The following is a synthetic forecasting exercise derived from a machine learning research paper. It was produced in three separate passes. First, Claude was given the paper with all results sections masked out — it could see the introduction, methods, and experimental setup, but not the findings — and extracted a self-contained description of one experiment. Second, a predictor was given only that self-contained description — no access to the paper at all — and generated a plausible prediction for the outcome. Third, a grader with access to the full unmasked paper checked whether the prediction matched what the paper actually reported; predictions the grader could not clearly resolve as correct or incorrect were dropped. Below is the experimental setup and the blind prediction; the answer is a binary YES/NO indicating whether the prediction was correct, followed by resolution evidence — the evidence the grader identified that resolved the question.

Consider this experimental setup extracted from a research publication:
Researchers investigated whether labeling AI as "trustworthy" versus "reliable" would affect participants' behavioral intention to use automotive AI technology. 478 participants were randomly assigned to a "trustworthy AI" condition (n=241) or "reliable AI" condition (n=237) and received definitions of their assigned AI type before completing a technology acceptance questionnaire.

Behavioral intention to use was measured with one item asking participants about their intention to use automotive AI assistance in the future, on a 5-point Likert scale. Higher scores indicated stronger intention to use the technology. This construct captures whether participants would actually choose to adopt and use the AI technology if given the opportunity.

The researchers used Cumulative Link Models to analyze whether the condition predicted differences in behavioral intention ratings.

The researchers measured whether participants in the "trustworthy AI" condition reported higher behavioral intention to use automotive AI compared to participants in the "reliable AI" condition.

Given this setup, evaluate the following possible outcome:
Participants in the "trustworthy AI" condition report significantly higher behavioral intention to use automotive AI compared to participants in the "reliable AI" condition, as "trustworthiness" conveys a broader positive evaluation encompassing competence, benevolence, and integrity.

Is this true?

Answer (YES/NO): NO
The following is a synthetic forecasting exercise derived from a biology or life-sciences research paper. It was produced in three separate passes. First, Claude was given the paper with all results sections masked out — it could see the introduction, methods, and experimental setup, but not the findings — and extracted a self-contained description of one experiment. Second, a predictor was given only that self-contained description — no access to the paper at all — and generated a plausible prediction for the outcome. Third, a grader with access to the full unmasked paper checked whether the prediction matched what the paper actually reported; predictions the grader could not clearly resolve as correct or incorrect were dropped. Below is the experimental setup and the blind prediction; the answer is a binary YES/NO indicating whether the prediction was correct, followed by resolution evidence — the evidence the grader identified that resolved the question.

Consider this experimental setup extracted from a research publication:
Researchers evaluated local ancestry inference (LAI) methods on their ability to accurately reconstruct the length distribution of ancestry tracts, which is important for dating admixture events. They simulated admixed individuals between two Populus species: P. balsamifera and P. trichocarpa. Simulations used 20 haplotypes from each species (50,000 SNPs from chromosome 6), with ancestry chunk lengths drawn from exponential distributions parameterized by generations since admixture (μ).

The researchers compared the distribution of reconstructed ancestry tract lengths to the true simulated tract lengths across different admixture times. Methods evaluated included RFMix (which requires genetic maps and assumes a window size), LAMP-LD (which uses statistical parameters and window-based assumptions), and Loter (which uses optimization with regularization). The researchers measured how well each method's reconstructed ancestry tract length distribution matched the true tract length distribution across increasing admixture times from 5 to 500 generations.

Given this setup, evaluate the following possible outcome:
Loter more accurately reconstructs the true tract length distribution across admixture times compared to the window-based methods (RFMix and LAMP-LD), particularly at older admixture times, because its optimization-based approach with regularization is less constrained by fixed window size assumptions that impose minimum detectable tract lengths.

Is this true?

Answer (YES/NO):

----

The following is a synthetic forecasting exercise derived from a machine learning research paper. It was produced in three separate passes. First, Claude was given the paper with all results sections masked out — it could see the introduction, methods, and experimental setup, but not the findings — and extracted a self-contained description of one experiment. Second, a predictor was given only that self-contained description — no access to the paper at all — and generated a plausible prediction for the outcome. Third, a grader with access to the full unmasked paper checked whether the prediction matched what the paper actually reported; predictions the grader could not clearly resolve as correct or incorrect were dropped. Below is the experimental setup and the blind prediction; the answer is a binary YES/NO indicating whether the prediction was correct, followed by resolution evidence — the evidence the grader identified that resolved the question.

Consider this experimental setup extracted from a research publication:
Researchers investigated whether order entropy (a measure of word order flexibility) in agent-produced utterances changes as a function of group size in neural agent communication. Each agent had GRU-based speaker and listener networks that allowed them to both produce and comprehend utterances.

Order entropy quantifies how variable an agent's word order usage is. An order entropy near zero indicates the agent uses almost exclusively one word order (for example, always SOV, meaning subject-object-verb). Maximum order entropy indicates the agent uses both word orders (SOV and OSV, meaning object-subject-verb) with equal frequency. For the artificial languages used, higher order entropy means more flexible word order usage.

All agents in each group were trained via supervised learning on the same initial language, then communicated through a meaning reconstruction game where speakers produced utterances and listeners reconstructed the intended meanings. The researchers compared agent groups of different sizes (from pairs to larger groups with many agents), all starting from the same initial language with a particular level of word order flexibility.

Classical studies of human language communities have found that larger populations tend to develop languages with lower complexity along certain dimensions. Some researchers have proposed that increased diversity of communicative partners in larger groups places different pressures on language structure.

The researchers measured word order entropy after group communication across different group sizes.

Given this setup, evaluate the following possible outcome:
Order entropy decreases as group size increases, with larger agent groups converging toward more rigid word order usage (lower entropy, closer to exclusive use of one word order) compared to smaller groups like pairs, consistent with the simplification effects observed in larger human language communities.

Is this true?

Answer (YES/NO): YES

----

In the entries above, find each line that has the word "human". Copy it.

Classical studies of human language communities have found that larger populations tend to develop languages with lower complexity along certain dimensions. Some researchers have proposed that increased diversity of communicative partners in larger groups places different pressures on language structure.
Order entropy decreases as group size increases, with larger agent groups converging toward more rigid word order usage (lower entropy, closer to exclusive use of one word order) compared to smaller groups like pairs, consistent with the simplification effects observed in larger human language communities.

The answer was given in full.